(Written exercise) Find every line in the entries below that contains the word "plaid" and copy each of those lines in full.

(Source data)

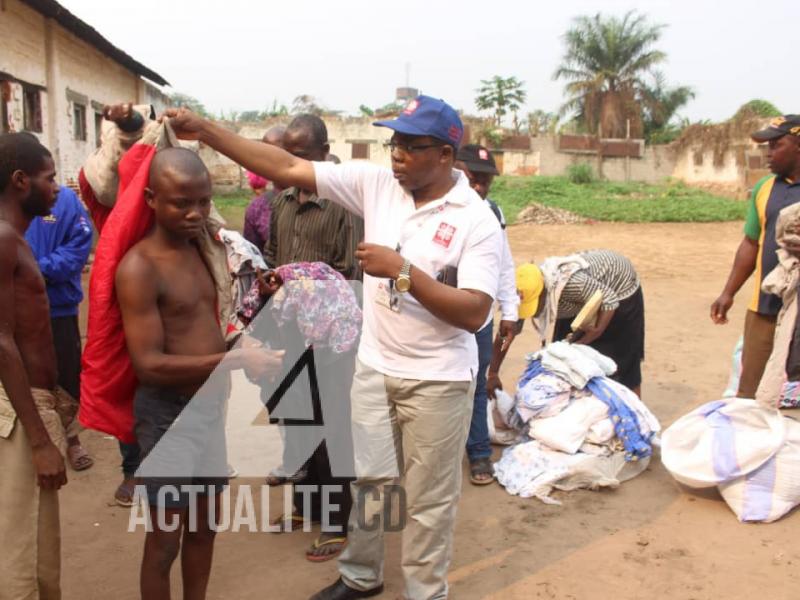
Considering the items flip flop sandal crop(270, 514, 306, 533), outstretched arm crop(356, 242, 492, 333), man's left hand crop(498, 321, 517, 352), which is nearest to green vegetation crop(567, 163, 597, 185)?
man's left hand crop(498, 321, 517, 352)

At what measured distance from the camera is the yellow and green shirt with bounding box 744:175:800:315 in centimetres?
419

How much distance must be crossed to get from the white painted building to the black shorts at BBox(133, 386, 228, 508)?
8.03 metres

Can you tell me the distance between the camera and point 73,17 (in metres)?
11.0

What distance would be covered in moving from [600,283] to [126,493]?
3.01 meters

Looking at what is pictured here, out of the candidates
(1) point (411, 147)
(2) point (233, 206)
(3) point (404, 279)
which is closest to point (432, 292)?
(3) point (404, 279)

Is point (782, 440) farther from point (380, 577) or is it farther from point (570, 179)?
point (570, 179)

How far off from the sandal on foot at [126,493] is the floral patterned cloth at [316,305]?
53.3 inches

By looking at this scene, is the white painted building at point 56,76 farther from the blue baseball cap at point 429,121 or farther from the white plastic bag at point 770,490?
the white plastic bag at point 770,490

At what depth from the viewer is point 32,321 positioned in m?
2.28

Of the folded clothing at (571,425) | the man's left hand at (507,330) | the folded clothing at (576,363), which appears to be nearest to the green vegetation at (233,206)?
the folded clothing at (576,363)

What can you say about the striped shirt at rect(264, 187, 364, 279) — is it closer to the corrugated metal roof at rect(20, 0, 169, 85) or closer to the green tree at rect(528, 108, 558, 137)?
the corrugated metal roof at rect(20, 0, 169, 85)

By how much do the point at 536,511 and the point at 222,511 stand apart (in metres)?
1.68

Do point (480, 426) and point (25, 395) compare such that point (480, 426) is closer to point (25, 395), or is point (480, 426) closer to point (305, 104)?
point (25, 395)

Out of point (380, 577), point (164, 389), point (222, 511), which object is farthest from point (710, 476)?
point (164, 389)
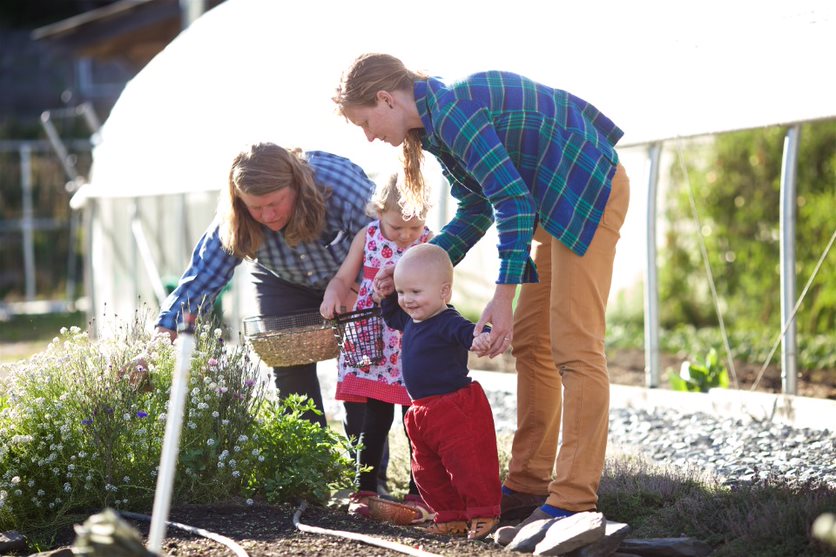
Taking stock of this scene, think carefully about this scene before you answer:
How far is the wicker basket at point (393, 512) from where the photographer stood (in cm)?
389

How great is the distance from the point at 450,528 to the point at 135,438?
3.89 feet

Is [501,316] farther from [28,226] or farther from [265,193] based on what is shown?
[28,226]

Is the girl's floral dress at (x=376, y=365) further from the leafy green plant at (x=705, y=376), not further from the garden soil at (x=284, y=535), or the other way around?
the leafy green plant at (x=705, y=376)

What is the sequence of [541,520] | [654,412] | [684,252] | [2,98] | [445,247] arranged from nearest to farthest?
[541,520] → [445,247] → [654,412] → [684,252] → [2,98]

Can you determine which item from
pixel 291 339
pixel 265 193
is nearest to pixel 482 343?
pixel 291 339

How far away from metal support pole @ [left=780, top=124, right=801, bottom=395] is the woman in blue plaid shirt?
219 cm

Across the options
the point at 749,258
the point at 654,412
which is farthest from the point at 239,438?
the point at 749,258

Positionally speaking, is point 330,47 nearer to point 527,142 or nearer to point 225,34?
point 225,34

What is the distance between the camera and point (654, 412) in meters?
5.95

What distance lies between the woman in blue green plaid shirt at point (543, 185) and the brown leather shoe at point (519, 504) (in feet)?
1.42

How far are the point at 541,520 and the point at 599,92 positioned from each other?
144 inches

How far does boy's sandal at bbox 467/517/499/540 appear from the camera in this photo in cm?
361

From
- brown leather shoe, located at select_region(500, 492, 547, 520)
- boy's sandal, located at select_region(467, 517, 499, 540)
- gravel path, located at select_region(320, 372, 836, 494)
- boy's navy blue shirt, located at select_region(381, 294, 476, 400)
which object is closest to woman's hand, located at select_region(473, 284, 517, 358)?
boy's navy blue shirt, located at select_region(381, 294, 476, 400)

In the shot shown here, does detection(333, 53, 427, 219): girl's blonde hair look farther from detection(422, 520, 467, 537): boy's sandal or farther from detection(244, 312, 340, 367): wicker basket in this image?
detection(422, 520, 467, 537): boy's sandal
---
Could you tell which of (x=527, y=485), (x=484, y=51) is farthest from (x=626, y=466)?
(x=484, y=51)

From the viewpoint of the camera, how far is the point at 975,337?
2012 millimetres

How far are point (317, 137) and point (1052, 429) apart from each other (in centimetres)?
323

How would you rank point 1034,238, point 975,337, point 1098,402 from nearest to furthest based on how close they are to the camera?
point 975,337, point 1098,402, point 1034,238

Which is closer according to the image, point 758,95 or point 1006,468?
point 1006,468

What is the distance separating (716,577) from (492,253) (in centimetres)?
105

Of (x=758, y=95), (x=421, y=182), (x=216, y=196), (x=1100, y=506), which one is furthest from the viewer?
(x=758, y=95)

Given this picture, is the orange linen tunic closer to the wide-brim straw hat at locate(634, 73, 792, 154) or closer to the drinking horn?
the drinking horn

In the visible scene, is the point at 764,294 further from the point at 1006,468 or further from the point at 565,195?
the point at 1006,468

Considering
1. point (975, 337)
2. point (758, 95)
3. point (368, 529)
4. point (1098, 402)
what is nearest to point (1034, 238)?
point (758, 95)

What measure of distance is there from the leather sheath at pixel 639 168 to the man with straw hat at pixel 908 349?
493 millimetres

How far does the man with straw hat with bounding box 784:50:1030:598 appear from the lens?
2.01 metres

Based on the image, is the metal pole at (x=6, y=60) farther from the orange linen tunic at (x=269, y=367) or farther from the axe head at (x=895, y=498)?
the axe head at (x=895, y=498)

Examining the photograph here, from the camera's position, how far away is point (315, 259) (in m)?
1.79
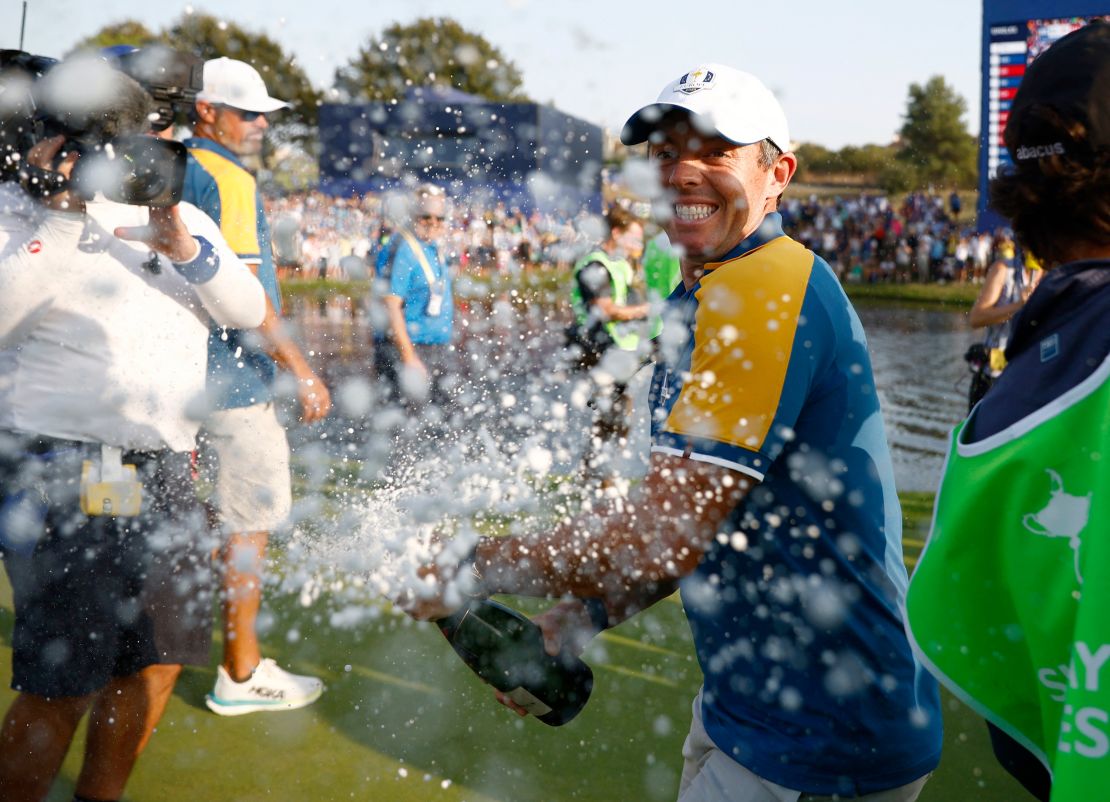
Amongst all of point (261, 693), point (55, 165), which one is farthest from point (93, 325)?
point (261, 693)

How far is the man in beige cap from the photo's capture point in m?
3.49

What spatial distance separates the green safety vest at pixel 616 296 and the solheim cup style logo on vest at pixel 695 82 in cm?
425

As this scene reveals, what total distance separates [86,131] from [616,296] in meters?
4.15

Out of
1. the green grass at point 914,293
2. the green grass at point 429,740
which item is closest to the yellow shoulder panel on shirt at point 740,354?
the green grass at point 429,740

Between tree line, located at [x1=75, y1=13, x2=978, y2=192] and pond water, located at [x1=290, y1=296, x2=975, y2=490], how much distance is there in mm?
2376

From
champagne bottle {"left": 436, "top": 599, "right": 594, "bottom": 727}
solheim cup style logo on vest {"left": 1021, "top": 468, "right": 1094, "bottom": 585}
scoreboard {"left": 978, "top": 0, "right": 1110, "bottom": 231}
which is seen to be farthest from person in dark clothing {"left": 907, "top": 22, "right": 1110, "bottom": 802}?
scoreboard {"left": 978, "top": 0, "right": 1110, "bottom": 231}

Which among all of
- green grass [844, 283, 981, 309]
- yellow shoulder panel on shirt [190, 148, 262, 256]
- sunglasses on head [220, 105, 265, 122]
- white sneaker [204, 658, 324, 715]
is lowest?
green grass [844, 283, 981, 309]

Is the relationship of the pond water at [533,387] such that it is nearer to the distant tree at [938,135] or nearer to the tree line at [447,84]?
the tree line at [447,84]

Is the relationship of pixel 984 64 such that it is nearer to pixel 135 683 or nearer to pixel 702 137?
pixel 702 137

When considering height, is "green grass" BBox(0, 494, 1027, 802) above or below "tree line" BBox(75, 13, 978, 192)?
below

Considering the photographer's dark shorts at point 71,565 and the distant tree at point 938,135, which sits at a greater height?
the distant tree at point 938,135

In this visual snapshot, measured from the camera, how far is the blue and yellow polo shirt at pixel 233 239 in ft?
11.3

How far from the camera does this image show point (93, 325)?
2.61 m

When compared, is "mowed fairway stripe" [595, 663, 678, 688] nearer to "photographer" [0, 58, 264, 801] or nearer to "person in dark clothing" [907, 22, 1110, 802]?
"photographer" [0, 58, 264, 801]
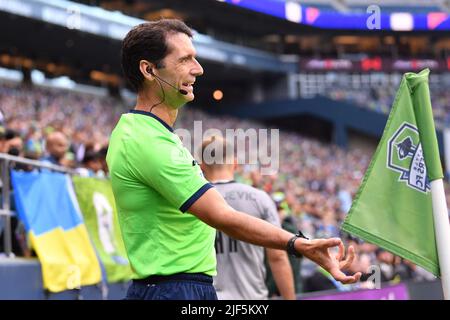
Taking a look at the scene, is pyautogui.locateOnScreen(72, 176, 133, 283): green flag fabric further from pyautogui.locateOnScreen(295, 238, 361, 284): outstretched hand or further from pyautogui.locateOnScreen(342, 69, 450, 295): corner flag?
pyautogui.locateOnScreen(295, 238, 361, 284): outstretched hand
---
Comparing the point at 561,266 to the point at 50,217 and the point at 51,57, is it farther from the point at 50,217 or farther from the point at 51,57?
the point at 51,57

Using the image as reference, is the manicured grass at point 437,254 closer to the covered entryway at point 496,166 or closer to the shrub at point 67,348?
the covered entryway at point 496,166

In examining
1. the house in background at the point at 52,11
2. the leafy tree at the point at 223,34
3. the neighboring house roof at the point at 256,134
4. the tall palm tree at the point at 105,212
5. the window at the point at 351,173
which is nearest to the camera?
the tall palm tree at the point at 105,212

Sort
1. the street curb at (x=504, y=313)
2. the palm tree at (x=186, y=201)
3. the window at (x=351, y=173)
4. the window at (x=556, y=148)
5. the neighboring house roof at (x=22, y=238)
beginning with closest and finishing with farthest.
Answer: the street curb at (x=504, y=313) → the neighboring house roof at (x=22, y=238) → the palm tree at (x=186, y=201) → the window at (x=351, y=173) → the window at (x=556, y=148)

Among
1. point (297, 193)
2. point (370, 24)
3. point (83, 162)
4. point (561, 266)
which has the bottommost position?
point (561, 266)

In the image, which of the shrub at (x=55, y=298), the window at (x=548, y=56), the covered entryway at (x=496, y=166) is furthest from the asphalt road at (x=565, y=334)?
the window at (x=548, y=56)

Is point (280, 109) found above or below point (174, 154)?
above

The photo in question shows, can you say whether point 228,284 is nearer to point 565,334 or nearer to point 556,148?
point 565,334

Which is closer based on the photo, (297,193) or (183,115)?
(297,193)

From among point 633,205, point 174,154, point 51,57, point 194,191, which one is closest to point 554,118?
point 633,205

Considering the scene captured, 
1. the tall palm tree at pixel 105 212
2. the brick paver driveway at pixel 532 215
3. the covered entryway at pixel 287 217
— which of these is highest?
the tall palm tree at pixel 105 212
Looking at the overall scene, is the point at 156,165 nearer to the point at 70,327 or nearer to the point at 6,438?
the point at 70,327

(Answer to the problem)
How far away from metal support pole @ [left=780, top=124, right=801, bottom=395] is the woman in blue plaid shirt?
What distance lies between the woman in blue green plaid shirt at point (543, 185) and the brown leather shoe at point (519, 504) (in feet)?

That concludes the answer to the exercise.